”You aren't the arbiter of others grief.”
That is a wild and inaccurate generalisation @Pashal2 - I think it is perfectly reasonable, for example, to judge someone who rings up the widow of someone who has just died, and spend ages weeping and wailing on the phone, making it all about themselves without thinking about the feelings of the widow, or someone who announces a death on social media when it is definitely NOT your right or responsibility to do so, and when doing so means that people who were much closer than you to the deceased have to learn of their death on FaceBook or whatever, rather than being told in person.
I am not disputing the fact that people can and often are deeply moved by someone’s death - but you simply cannot be so selfish in your grief that you give their closest relatives and friends more grief and pain.

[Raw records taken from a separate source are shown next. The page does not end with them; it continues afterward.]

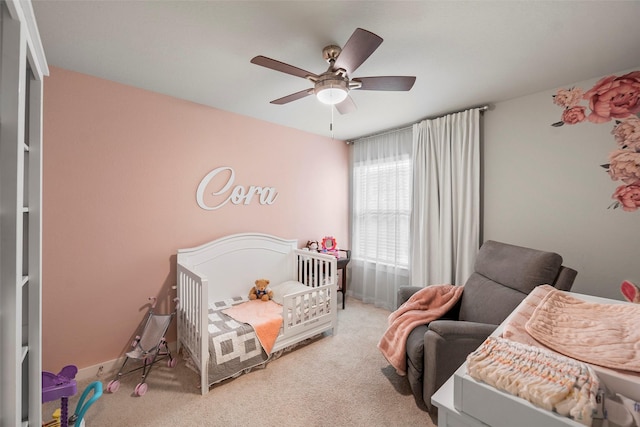 carpeted bedroom with ceiling fan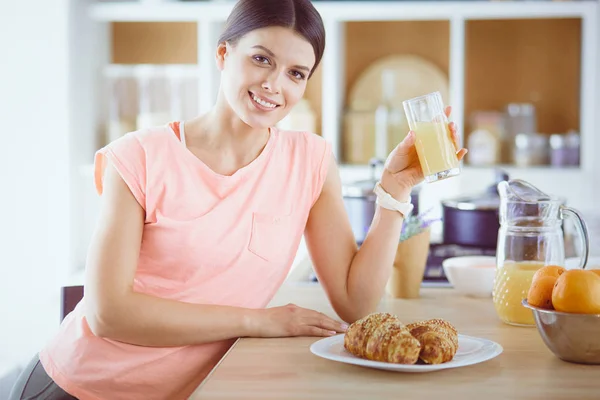 Leende vackra kvinna tittar på mobiltelefon och hålla glas apelsinjuice medan du äter frukost i ett kök. — Stockfoto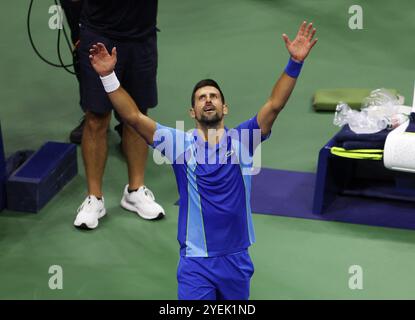 Tennis - U.S. Open - Flushing Meadows, New York, United States - September 10, 2023 Serbia's Novak Djokovic celebrates winning his final match. Stock Photo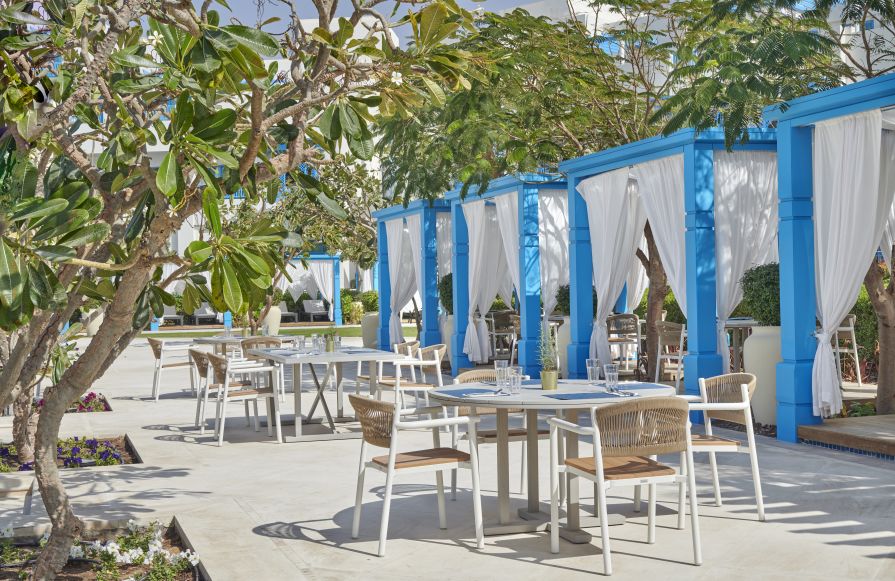 Outdoor seating with tables and chairs-transition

I have seen it described in terms of concentric circles. In the middle is the person who has died. The next circle out is most often their closest family - parents, spouse and children, then another circle comprising wider family and close friends, another that is less close friends, close work colleagues etc. Basically, the rule is that you should offer help and support inwards, and should expect help and support from further out. So, if a child dies, no-one should be depending on the child’s parents for support apart from their other children. Even grandparents are slightly further out in the circles, so should not be putting their grief and needs above those of the parents and other children. I hope this makes sense.
This doesn’t mean that there can’t be support flowing outwards, but it does mean that, if you are making your grief out to be soooo much greater and more important than the deceased person’s wife/child/parent and you are making them bear the burden of your grief instead of supporting them, you are being selfish and a grief thief, and I will judge that sort of selfish behaviour.